Exercise brief: Report back each line of the data that contains the word "family".

Stored items:

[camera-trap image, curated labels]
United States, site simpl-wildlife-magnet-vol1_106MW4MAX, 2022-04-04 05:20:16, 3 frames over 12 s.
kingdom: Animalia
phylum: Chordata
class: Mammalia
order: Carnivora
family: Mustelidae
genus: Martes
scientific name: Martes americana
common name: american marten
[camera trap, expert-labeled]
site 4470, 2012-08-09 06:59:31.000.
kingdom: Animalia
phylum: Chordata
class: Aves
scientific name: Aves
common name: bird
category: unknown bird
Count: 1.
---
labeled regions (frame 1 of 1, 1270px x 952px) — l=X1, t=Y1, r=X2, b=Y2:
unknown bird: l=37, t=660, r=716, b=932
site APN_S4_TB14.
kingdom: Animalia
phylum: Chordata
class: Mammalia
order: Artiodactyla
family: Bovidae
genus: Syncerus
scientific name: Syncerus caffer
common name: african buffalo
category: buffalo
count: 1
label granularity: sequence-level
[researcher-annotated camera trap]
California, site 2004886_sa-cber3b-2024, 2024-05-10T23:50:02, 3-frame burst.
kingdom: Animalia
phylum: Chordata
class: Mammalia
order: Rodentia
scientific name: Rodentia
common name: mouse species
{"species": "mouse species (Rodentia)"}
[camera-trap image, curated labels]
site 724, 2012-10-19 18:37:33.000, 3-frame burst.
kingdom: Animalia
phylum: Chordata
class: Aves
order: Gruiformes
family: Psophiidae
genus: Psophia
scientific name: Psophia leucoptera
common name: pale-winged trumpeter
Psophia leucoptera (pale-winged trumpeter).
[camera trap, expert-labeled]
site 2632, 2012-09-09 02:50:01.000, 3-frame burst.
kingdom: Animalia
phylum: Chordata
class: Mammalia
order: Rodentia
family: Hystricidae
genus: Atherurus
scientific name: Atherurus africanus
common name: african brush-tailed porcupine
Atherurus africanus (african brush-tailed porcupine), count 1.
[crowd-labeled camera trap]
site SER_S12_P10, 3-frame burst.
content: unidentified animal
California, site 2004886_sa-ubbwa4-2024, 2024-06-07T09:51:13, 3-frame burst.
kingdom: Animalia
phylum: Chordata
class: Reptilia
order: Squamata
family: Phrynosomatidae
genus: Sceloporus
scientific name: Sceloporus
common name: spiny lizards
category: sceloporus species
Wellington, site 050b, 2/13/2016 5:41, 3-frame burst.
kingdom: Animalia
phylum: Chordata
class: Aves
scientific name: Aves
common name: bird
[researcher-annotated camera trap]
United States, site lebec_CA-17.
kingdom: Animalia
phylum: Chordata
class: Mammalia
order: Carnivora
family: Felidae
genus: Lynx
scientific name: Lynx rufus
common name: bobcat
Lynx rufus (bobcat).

Exercise answer:
family: Mustelidae
family: Bovidae
family: Psophiidae
family: Hystricidae
family: Phrynosomatidae
family: Felidae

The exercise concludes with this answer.